■ **Activity**
Copy every line from the one containing "kingdom: Animalia" through the last line of the records below, both included, and nothing else.

■ **Data extracts**

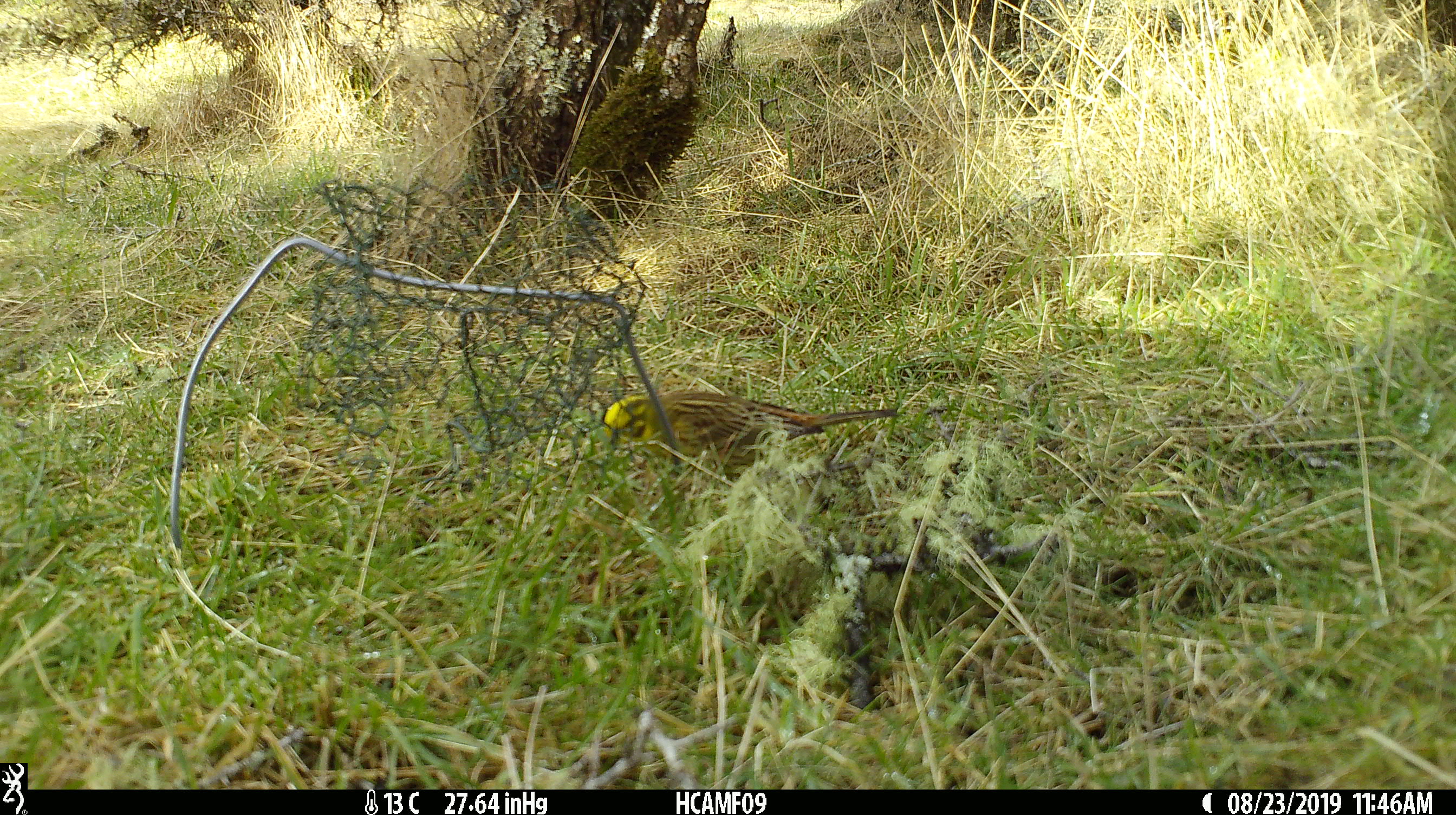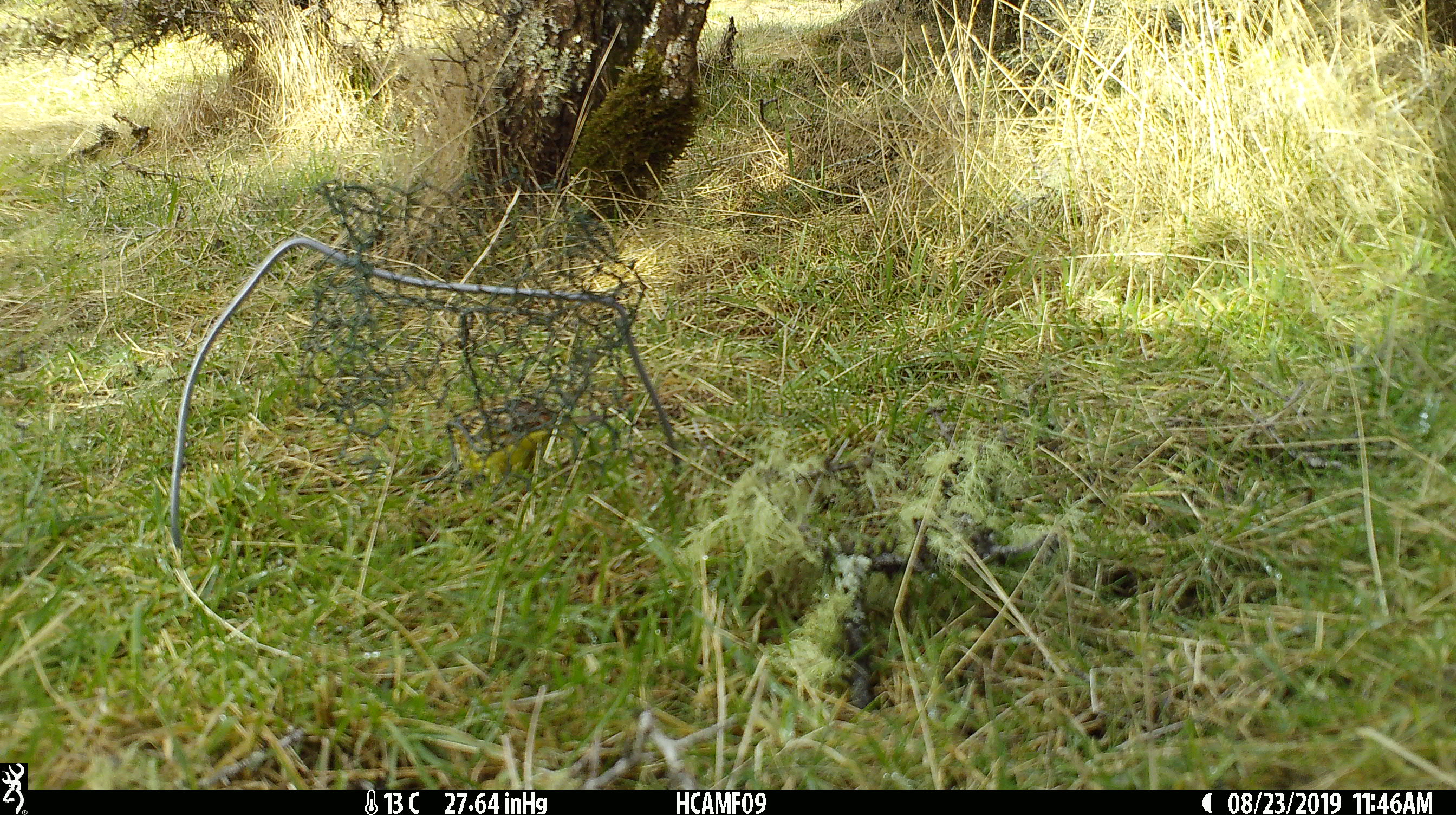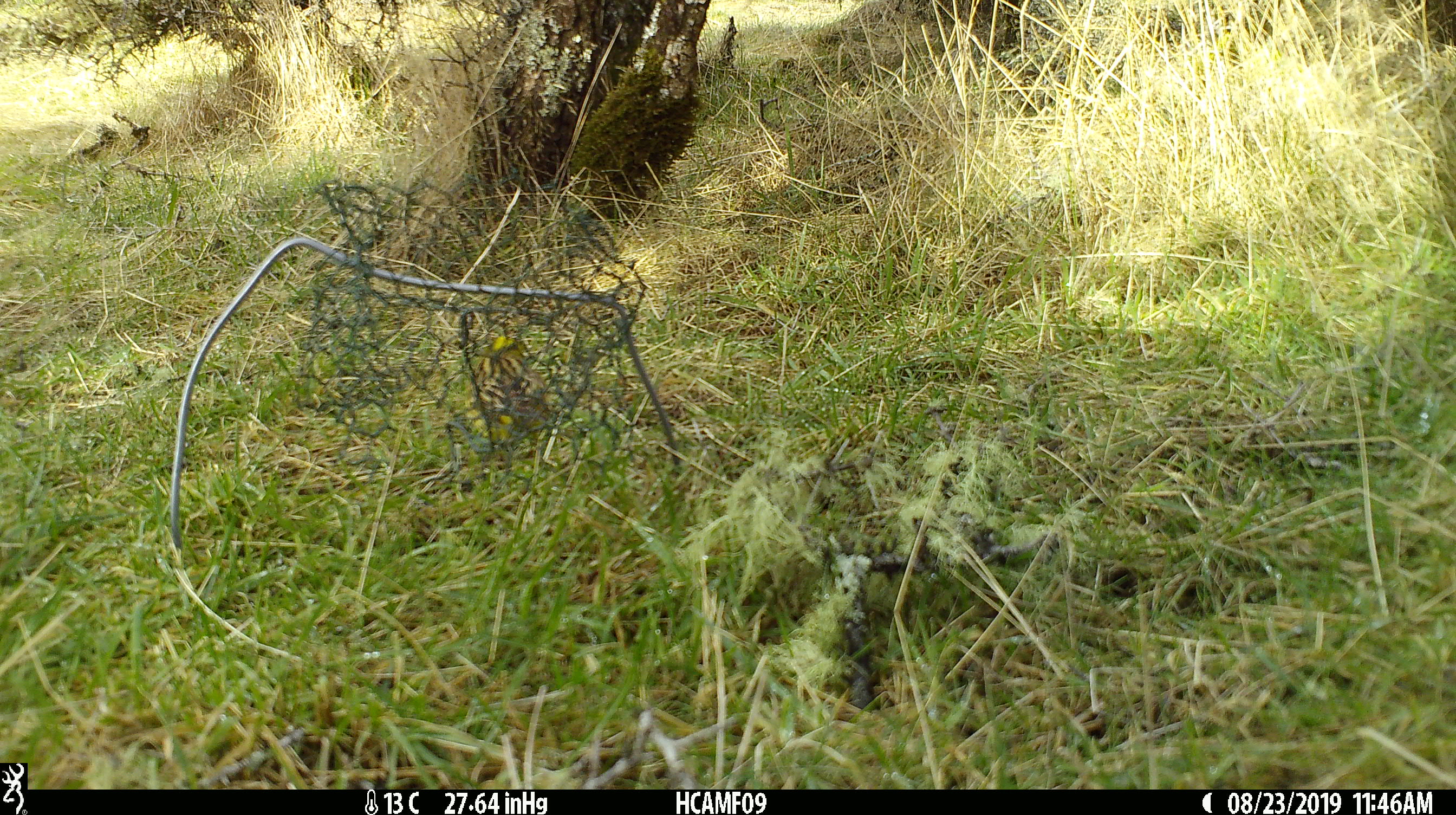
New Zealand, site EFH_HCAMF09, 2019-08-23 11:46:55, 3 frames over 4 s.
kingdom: Animalia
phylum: Chordata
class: Aves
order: Passeriformes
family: Emberizidae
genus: Emberiza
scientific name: Emberiza citrinella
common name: yellowhammer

■ **Solution below**
kingdom: Animalia
phylum: Chordata
class: Aves
order: Passeriformes
family: Emberizidae
genus: Emberiza
scientific name: Emberiza citrinella
common name: yellowhammer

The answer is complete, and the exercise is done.